The measurements of the size of each calvarial bone showed that the different bones are not equally affected by the Fgfr3 mutation. We found a severe decrease in size in nasal (54% P < 0.001) and occipital bones (47%, P < 0.001), which are in accordance with anomalies in endochondral ossification (18). Focusing on bones formed by membranous ossification, the size of the interparietal bone was increased (125%, P < 0.001) (Fig. 1E), which could be a compensation of the reduced size of the occipital bone. No anomaly was observed in parietal bones, whereas the frontal bones were significantly reduced in size (82%, P < 0.01). We also observed the presence of a non-ossified gap in the frontal bones in all Fgfr3Y367C/+ mice. The cellular origin of these bones formed by membranous ossification is different; the frontal bones are derived from cranial neural crest cells, whereas the parietal bones are derived from mesodermal cells (23). Interestingly, the mice expressing the Fgfr3 mutation constitutively in mesoderm-derived tissues (Prx1,Fgfr3Y367C/+) did not display frontal bone anomalies (data not shown). Our results show that the expression of Fgfr3Y367C/+ mutation in neural crest-derived tissues causes an abnormal membranous ossification. Overall, the anomalies of the cranial bones in Fgfr3Y367C/+ mice indicate that activated Fgfr3 disrupted both endochondral and membranous ossification and allow to conclude that FGFR3 also contribute to the cranial vault development.
Next we compared the consequences on the craniofacial phenotype of Fgfr3-activating mutations in mice and humans. Viscerocranium and neurocranium were analyzed using µ-computed tomography (µCT) and CT scans.
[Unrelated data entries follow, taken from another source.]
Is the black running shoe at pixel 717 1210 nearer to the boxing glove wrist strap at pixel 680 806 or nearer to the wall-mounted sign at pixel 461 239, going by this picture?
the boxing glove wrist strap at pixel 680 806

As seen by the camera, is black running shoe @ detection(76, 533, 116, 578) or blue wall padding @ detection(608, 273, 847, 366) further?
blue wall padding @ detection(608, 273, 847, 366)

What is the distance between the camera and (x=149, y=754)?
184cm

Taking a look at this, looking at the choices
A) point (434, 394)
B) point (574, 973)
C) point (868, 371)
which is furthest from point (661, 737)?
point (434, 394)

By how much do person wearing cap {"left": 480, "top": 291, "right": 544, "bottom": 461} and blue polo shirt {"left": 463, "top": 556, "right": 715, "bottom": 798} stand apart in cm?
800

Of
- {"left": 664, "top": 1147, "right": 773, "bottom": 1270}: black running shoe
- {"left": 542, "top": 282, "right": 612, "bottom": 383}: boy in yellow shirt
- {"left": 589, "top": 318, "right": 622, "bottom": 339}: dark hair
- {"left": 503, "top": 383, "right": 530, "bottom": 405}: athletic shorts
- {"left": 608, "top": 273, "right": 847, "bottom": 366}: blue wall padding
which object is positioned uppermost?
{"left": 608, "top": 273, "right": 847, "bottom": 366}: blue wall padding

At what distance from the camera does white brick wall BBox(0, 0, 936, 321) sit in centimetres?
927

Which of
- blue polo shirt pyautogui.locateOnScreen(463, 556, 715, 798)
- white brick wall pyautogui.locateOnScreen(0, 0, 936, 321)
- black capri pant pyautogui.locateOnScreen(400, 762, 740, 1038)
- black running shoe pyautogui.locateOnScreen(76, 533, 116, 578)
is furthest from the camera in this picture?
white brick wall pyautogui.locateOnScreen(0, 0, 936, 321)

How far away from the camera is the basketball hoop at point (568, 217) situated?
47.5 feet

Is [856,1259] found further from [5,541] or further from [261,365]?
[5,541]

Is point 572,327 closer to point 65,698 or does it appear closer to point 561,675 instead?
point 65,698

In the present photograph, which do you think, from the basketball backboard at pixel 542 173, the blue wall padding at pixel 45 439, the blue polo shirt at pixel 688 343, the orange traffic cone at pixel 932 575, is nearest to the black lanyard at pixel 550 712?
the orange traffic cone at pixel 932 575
As observed on macroscopic preparations of the skulls, Fgfr3Y367C/+ mice exhibited a domed macrocephalic cranium with an alteration of the frontal bones, a shorter snout and malocclusion at P21 (Fig. 2A). In humans, FGFR3-activating mutations induced various skeletal anomalies of the skull. Comparative analysis of CT scans of ACH, CAN (one child), MS patients and controls showed that the various FGFR3 mutations do not alter the morphology of the skull in the same way, but all of them altered the growth of the skull vault (Fig. 2B). Interestingly, we observed consistently a large non-ossified gap in the skull vault of ACH and CAN patients (Fig. 2B). Though macrocephaly was present in the three conditions, the coronal sutures were usually fused in MS and CAN patients inducing a typical turribrachycephaly. In both conditions, the craniosynostosis might be severe and result in a cloverleaf shaped skull. Conversely, the alterations of the midface are absent in MS (24), whereas prognathism with reduced size of maxilla and mandible were found in ACH patients and in the CAN patient with cloverleaf skull studied here and others CAN patients reported previously (9,25,26). Many of these features are observed in mice carrying the mutation responsible for MS syndrome (Fgfr3P244R) such as abnormal skull shape, reduced snout and malocclusion (12,27).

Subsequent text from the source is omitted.